Answers in Genesis started this so-called peer reviewed journal called Answers, and the latest publication therein is such a confused mess that I’m wondering if it could be a hoax. Here’s the abstract, but I think just the title alone would be sufficient to tell this is codified lunacy: An Apology and Unification Theory for the Reconciliation of Physical Matter and Metaphysical Cognizance.
John Hagee is one of the most contemptible people to have an unwarrantedly prominent voice in our country. He’s an obese, smug televangelist whose claim to fame is a terrifying dedication to the apocalypse, war and death, and prophecy and damnation. He is a perfect example of how arrogant ignorance can slide directly into evil. The man is a walking talking nightmare, and even more frightening, some people take this raving nutcase seriously.
The latest to bend over and praise this demented fuckwit is none other than John McCain.
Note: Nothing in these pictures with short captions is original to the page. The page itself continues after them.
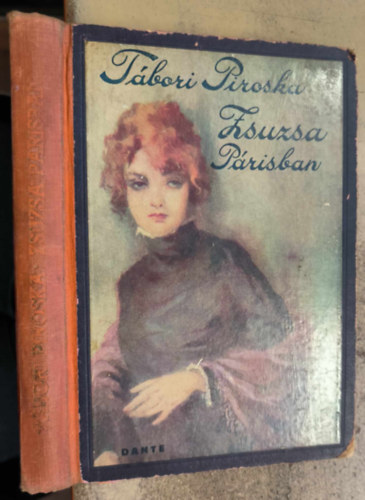 Z. Tábori Piroska - Zsuzsa Párisban - Fiatal leányoknak (Második kiadás - Végh Dezső rajzaival)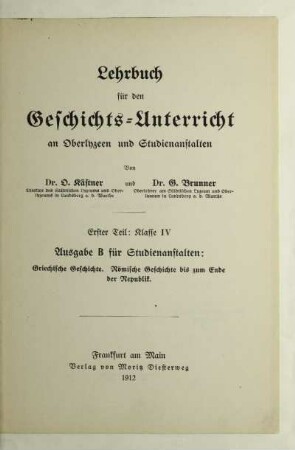 Teil 1 = Klasse 4: Griechische Geschichte, römische Geschichte bis zum Ende der Republik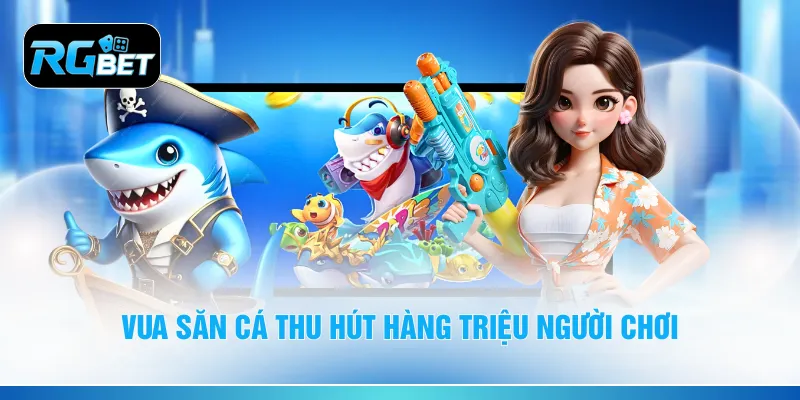 Vua săn cá thu hút hàng triệu người chơi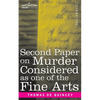 Second Paper On Murder Considered as one of the Fine Arts - Paperback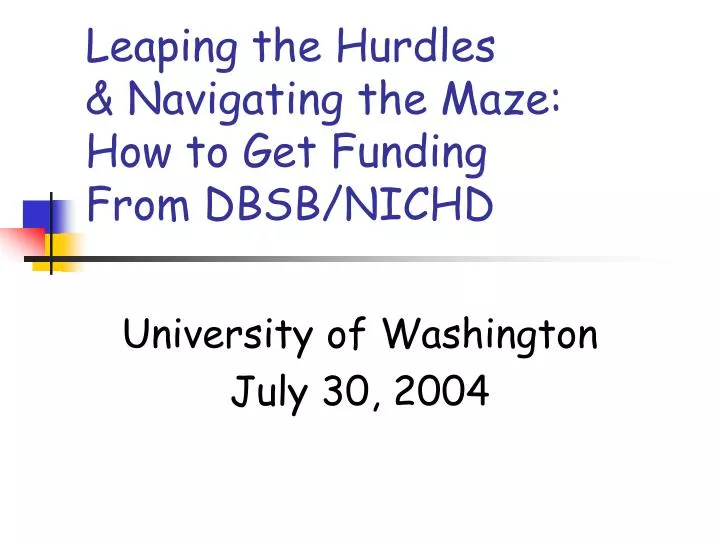 leaping the hurdles navigating the maze how to get funding from dbsb nichd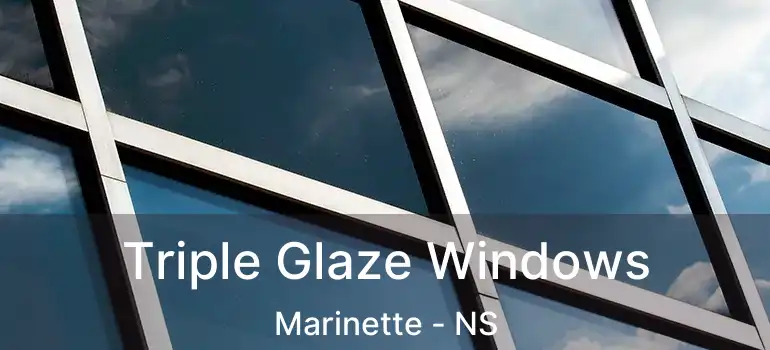  Triple Glaze Windows Marinette - NS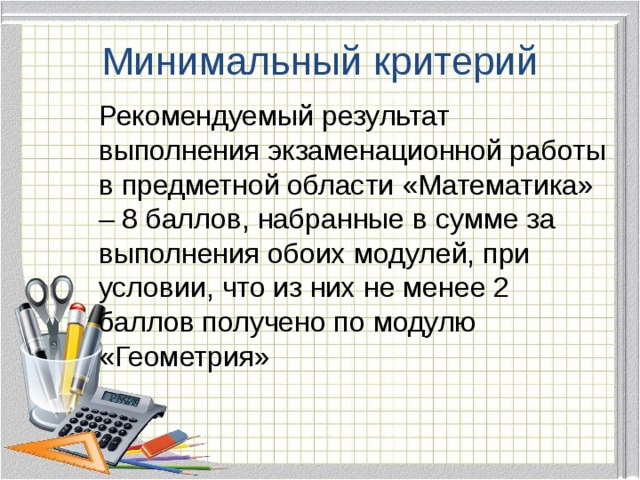 Минимальный критерий  Рекомендуемый результат выполнения экзаменационной работы в предметной области «Математика» – 8 баллов, набранные в сумме за выполнения обоих модулей, при условии, что из них не менее 2 баллов получено по модулю «Геометрия»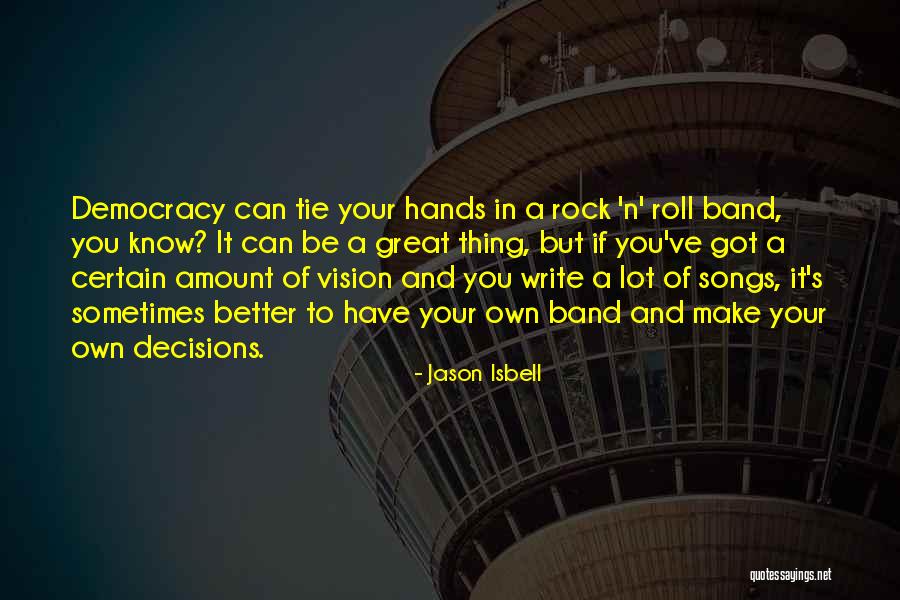 Jason Isbell Quotes 643051 Jason Isbell Quotes 643051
It’s unbelievable. The Republican party is still in thrall to these vile goblins of the religious right.
But perhaps some of our Korean readers will appreciate it. All I know is that I was interviewed for an article on the Han/Warda paper, and that’s my face in the Korean news.
I’m the wrong person to scrutinize this one, but maybe some bored physicist out there can tell us someting about this book, Our Undiscovered Universe, which claims to describe a new version of physics called “Null Physics”.
Let me know if there’s anything there.